Zumaya finally seemed to be back healthy this season, already having pitched more innings in 2010 than he had in any of the previous three seasons. He was 2-1 with 11 holds in 31 appearances this year, and that fastball was hitting 100 mph again.

"Joel Zumaya has been through probably three of the most unique injuries a pitcher can go through," Rand said. "He's almost a medical marvel on the mound, with what happened to his shoulder and what happened to his finger. So I don't put anything past him. He's gotten through those."

Now he has another long and arduous rehab ahead of him.

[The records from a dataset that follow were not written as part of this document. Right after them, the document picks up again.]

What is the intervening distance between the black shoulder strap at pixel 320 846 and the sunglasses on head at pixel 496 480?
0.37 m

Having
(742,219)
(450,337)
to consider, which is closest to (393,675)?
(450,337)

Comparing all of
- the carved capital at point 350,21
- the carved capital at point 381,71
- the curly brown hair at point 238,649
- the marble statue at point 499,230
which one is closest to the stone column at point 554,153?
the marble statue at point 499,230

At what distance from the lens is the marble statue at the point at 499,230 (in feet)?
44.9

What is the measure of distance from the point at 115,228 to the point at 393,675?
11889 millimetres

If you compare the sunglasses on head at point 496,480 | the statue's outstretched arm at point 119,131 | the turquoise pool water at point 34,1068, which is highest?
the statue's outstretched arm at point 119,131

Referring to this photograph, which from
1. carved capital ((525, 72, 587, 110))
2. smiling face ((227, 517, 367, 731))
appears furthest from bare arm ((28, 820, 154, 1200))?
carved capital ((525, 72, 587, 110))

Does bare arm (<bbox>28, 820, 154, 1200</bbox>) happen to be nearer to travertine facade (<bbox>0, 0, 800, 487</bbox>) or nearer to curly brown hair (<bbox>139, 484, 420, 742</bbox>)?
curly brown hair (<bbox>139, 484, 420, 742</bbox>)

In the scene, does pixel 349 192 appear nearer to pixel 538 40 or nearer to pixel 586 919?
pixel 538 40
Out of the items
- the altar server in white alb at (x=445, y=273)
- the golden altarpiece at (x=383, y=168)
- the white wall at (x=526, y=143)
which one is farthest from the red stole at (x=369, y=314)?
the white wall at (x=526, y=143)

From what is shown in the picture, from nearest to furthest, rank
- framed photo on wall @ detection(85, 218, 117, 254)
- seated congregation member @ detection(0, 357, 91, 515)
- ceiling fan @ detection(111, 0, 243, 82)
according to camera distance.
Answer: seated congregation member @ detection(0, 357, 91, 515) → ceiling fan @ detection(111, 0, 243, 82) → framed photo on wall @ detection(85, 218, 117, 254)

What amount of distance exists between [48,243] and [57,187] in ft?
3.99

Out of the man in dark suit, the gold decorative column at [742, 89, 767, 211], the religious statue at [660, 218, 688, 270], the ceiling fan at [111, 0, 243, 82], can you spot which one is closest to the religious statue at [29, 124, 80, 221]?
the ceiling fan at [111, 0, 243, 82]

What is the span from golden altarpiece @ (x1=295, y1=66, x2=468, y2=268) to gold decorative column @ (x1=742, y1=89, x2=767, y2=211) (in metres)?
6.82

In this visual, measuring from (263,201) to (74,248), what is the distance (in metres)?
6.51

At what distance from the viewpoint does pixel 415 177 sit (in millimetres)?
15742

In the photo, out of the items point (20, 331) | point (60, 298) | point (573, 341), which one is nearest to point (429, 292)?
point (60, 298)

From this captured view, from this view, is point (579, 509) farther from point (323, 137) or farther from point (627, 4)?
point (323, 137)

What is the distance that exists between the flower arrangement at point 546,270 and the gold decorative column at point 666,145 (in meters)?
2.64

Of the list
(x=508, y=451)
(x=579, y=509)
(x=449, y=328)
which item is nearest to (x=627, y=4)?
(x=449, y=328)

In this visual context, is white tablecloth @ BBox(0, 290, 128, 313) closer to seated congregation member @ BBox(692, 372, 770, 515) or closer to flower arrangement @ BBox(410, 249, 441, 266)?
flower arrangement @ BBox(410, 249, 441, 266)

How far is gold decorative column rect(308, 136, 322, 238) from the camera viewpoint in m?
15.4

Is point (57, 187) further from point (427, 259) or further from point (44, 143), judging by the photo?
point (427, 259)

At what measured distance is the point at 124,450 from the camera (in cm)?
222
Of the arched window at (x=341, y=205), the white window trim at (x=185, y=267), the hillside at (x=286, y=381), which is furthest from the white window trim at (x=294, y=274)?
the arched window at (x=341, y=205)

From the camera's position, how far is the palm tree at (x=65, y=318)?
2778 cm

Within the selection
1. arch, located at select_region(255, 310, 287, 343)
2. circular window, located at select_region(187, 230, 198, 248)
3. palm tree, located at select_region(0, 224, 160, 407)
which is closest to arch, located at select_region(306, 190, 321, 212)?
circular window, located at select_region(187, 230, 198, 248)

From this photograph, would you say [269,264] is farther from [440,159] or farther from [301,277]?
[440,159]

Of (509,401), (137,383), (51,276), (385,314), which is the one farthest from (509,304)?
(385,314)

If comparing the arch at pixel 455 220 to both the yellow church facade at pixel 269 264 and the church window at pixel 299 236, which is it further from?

But considering the alternative, Zumaya was breathing a big sigh of relief on Tuesday.

"For a minute, I thought that was the last bullet my arm had," Zumaya said.

But it was the last one he had for this season. Now the Tigers will have to play the remaining three months of the regular season in what is shaping up as another airtight race in the AL Central without their primary setup man to closer Jose Valverde.

Leyland said he did not have an immediate plan for a new late-inning rotation. He hopes to get right-hander Ryan Perry off the disabled list soon, but "will have to mix and match a little more than I've had to."

The Tigers bought the contract of right-handed pitcher Casey Fien from Triple-A Toledo to take Zumaya's place on the roster.

"This is a blow because we thought we had it set up pretty good with Perry in the seventh, Zumaya in the eighth and Valverde closing," Leyland said. "Obviously Zumaya is a big void, but we'll go on. Somebody needs to step up and we'll go on."

Zumaya will, too. Less than 24 hours after he walked off the field with tears in his eyes and his elbow cradled in his left hand, he was already able to crack a joke or two.

"This is another injury, and it's a freak one again," Zumaya said. "I guess I'm just a freak."